Faustus - Running at London’s Hampstead Theatre from 20 October to 18 November 2006, Goold’s adaptation of Christopher Marlowe’s classic juxtaposes medieval Germany with modern London (See News, 19 Jul 2006). As John Faustus seals his pact with the devil, in 21st-century Hoxton, contemporary artists Jake and Dinos Chapman prepare a controversial and provocative new work. The production was previously seen at the Theatre Royal, Northampton, where Goold was artistic director prior to his current position.
Angels in America - As previously tipped (See The Goss, 17 Jul 2006), Daniel Kramer – who’s reviving Martin Sherman’s Bent in the West End with Alan Cumming this autumn (See News, 14 Jul 2006) – will direct US playwright Tony Kushner’s seven-hour epic, subtitled “A Gay Fantasia on National Themes”. Set in New York City in the mid-1980s, it centres on two couples: AIDS sufferer Prior has been left by his lover Louis, who is unable to cope with the disease; meanwhile, the marriage of Mormons Joe and Harper is threatened by Joe’s lifelong struggle to deny his homosexuality. Roy Cohn, a ruthlessly right-wing lawyer and Joe’s mentor, is also a closet homosexual and AIDS victim.

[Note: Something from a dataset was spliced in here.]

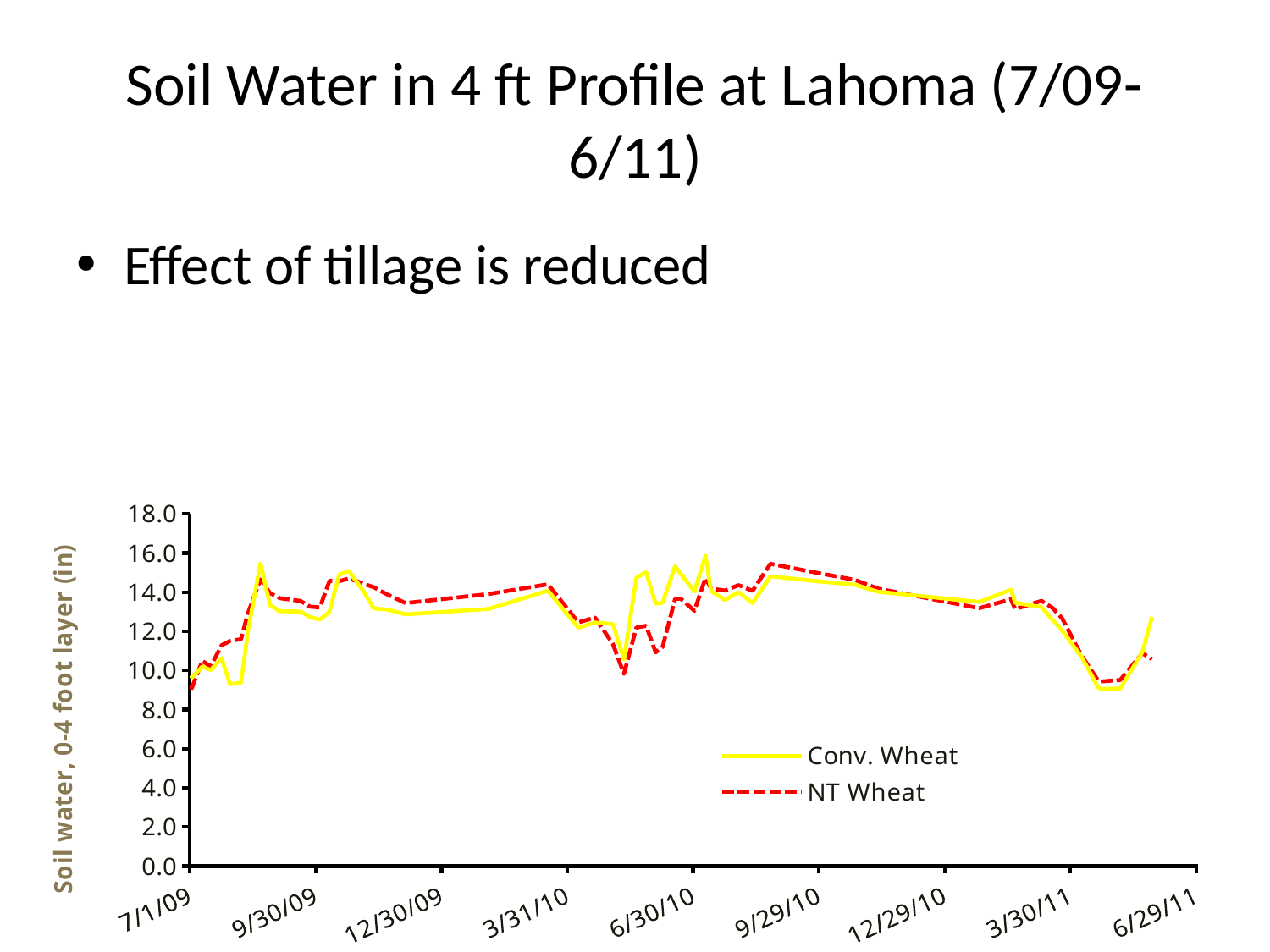
Is the lowest NT Wheat value between 3/31/10 and 6/30/10 greater or less than 12.0? less Is the NT Wheat value at 9/29/10 greater or less than 12.0? greater What is the title of the vertical axis? Soil water, 0-4 foot layer (in) Is the Conv. Wheat value at 12/30/09 greater or less than 10.0? greater Between 7/1/09 and 9/30/09, do the NT Wheat values generally rise or fall? rise How many date labels are shown along the x axis? 9 What are the two series named in the legend? Conv. Wheat and NT Wheat Between 9/29/10 and 3/30/11, do the Conv. Wheat values generally rise or fall? fall How many series does the legend list? 2 What kind of chart is shown on the slide? line chart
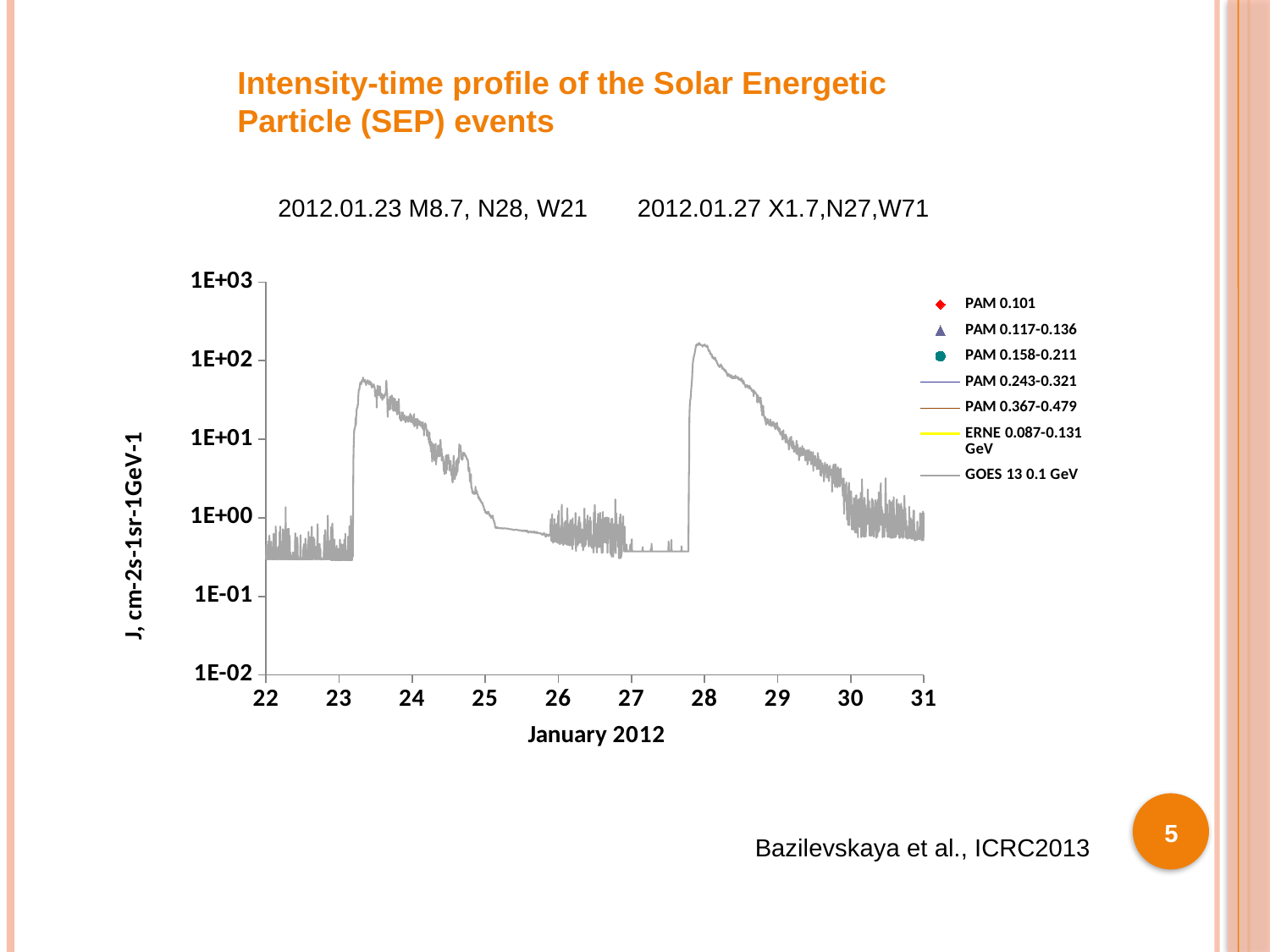
Is the peak intensity reached around 23 January greater or less than 1E+02? less Which peak is higher, the one around 23 January or the one around 28 January? 28 January What is the last entry in the legend? GOES 13 0.1 GeV How many day labels are shown on the x axis? 10 Do the values rise or fall between 28 January and 31 January? fall Is the peak intensity reached around 28 January greater or less than 1E+02? greater Is the peak intensity reached around 23 January greater or less than 1E+01? greater What is the highest tick value shown on the y axis? 1E+03 How many series does the legend list? 7 What is the title of the x axis? January 2012 What kind of chart is shown on the slide? Line chart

Written for eight actors assuming multiple roles, Angels in America was commissioned and developed by San Francisco’s Eureka Theater. Part one, Millennium Approaches, had its UK premiere at the National Theatre in 1992, and was joined in rep by part two, Perestroika, the following year, both directed by Declan Donnellan with casts including Henry Goodman, Stephen Dillane, Daniel Craig and Joseph Mydell. The piece opened on Broadway in 1993, winning the Tony Award for Best Play and the Pulitzer Prize for Drama. In 2003, Mike Nichols’ made the drama into an HBO TV mini-series which starred Al Pacino, Meryl Streep, Mary-Louise Parker and Patrick Wilson. Kramer’s new production open at the Glasgow Citizens’ Theatre in spring 2007 prior to a national tour, including dates at London’s Lyric Hammersmith.
The Last Days of Judas Iscariot - In summer/autumn 2007, Headlong will present the European premiere of this 2005 play by American Stephen Adly Guirgis, who had a 2002 hit with the death row drama Jesus Hopped the A Train, which transferred to the West End after its UK premiere at the Donmar Warehouse. According to promotional material, the “genre-defying” black comedy “places Judas, Christianity and ultimately all of Western civilisation on trial”.
Rough Crossings - Headlong has commissioned American poet and novelist Caryl Phillips to adapt Simon Schama’s 2005 non-fiction bestseller, sub-titled Britain, the Slaves and the American Revolution, for the stage. In autumn 2007, the world premiere production will tour the UK and internationally to mark the 200th anniversary of the end of slavery in Britain.
Commenting on the new Headlong season, chair of the board Joanna Kennedy said: “Rupert Goold’s appointment to OSC has ushered in a period of great artistic ambition and success. Following Paradise Lost’s sell-out tour of the UK this spring, we’re thoroughly looking forward to introducing ourselves to audiences in our new guise as Headlong Theatre.”